Scene question records:
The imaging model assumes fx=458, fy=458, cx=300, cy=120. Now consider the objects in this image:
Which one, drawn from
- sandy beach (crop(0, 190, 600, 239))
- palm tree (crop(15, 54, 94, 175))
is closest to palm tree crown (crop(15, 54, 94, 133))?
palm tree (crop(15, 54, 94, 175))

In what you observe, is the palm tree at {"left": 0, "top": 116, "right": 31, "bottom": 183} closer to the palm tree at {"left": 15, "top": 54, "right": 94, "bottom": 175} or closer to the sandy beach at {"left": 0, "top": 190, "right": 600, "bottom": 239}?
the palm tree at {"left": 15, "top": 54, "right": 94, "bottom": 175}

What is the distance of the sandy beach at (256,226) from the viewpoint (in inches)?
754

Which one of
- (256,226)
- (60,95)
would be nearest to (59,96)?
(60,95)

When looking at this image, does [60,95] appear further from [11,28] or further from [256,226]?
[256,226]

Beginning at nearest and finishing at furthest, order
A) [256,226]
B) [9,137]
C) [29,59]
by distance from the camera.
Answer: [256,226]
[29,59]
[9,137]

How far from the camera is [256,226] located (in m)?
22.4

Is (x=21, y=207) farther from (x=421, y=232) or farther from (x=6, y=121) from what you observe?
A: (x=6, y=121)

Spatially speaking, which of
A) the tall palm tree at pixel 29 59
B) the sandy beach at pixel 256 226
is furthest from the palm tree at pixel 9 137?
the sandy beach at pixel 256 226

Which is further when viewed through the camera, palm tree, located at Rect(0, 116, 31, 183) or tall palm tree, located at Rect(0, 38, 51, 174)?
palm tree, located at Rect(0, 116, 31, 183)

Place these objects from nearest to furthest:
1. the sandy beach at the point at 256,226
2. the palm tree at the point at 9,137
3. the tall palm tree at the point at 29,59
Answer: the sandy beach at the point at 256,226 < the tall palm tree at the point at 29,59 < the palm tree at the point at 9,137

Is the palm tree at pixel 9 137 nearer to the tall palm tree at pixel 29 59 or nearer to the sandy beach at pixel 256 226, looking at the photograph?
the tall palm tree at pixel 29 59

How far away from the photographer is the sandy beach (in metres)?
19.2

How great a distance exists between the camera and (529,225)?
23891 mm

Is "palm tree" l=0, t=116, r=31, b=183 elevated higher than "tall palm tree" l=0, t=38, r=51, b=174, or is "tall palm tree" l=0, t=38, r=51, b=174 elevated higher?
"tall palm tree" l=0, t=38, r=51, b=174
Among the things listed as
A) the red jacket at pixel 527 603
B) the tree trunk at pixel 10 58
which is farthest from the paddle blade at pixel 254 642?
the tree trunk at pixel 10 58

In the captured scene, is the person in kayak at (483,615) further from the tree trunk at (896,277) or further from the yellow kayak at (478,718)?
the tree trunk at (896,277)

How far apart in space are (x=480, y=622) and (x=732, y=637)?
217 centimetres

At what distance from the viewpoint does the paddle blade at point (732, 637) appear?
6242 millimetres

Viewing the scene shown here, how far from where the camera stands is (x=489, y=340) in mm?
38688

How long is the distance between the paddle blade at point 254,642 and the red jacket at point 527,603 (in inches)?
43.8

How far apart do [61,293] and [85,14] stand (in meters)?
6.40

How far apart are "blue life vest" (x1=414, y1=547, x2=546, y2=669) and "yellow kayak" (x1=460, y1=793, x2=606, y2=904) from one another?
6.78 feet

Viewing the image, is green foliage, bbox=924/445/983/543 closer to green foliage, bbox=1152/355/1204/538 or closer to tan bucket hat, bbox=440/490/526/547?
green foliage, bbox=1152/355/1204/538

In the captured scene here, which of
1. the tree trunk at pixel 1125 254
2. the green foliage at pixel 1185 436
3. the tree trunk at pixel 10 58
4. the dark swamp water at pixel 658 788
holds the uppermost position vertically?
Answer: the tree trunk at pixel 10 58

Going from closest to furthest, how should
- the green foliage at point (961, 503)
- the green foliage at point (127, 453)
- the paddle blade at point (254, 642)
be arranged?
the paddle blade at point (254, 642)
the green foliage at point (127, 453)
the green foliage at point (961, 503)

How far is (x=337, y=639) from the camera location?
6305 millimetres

WHAT YOU ARE ASKED TO DO: Write out the listing again, renaming every "swamp water" to "bog water" and keeping all other text unchanged.

SOLUTION TO THIS PROBLEM:
The imaging model assumes fx=458, fy=458, cx=300, cy=120. Now consider the objects in this image:
Which one, drawn from
- sandy beach (crop(0, 190, 600, 239))
- palm tree (crop(15, 54, 94, 175))
is closest to palm tree crown (crop(15, 54, 94, 133))?
palm tree (crop(15, 54, 94, 175))

In what you observe, is the palm tree at {"left": 0, "top": 116, "right": 31, "bottom": 183} closer to the palm tree at {"left": 15, "top": 54, "right": 94, "bottom": 175} or closer to the sandy beach at {"left": 0, "top": 190, "right": 600, "bottom": 239}?
the palm tree at {"left": 15, "top": 54, "right": 94, "bottom": 175}

What is the distance of the sandy beach at (256,226) from the viewpoint (in inches)?
754

Which one of
- (256,226)
- (60,95)
would be nearest to (59,96)?
(60,95)

When looking at this image, does [60,95] appear further from [11,28] or further from [256,226]?
[256,226]

Beginning at nearest and finishing at furthest, order
A) [256,226]
B) [9,137]
C) [29,59]
by distance from the camera.
Answer: [256,226]
[29,59]
[9,137]

How far from the camera is [256,226] located (in m)?
22.4

Is (x=21, y=207) farther from (x=421, y=232) or farther from (x=6, y=121) from what you observe?
A: (x=6, y=121)

Spatially speaking, which of
A) the tall palm tree at pixel 29 59
B) the sandy beach at pixel 256 226
is furthest from the palm tree at pixel 9 137?
the sandy beach at pixel 256 226

Which is further when viewed through the camera, palm tree, located at Rect(0, 116, 31, 183) or tall palm tree, located at Rect(0, 38, 51, 174)?
palm tree, located at Rect(0, 116, 31, 183)

Place these objects from nearest to furthest:
1. the sandy beach at the point at 256,226
2. the palm tree at the point at 9,137
3. the tall palm tree at the point at 29,59
Answer: the sandy beach at the point at 256,226 < the tall palm tree at the point at 29,59 < the palm tree at the point at 9,137

Is the palm tree at pixel 9 137 nearer to the tall palm tree at pixel 29 59 or nearer to the sandy beach at pixel 256 226, looking at the photograph?
the tall palm tree at pixel 29 59

How far away from the photographer is the sandy beach (in metres)?
19.2

How great a distance exists between the camera and (529,225)?
23891 mm

Is "palm tree" l=0, t=116, r=31, b=183 elevated higher than "tall palm tree" l=0, t=38, r=51, b=174, or is "tall palm tree" l=0, t=38, r=51, b=174 elevated higher?
"tall palm tree" l=0, t=38, r=51, b=174
Among the things listed as
A) the red jacket at pixel 527 603
B) the tree trunk at pixel 10 58
which is farthest from the paddle blade at pixel 254 642?
the tree trunk at pixel 10 58

In the captured scene, is the person in kayak at (483,615) further from the tree trunk at (896,277) or further from the yellow kayak at (478,718)?
the tree trunk at (896,277)

How far apart in space are (x=480, y=622) and (x=732, y=637)?
217 centimetres

At what distance from the viewpoint does the paddle blade at point (732, 637) appear?
6242 millimetres

Viewing the scene shown here, how far from where the camera stands is (x=489, y=340) in mm?
38688

How long is the distance between the paddle blade at point 254,642 and the red jacket at point 527,603 (in inches)?
43.8

How far apart do [61,293] and [85,14] stand (in meters)?
6.40

How far apart are "blue life vest" (x1=414, y1=547, x2=546, y2=669) and "yellow kayak" (x1=460, y1=793, x2=606, y2=904) from one another?
6.78 feet

Viewing the image, is green foliage, bbox=924/445/983/543 closer to green foliage, bbox=1152/355/1204/538 or closer to tan bucket hat, bbox=440/490/526/547?
green foliage, bbox=1152/355/1204/538

In the captured scene here, which of
1. the tree trunk at pixel 1125 254
2. the green foliage at pixel 1185 436
3. the tree trunk at pixel 10 58
4. the dark bog water at pixel 658 788
holds the uppermost position vertically?
Answer: the tree trunk at pixel 10 58

Going from closest to furthest, how should
- the green foliage at point (961, 503)
- the green foliage at point (127, 453)
- the paddle blade at point (254, 642)
be arranged?
the paddle blade at point (254, 642)
the green foliage at point (127, 453)
the green foliage at point (961, 503)

How far is (x=337, y=639) from the camera location?
6305 millimetres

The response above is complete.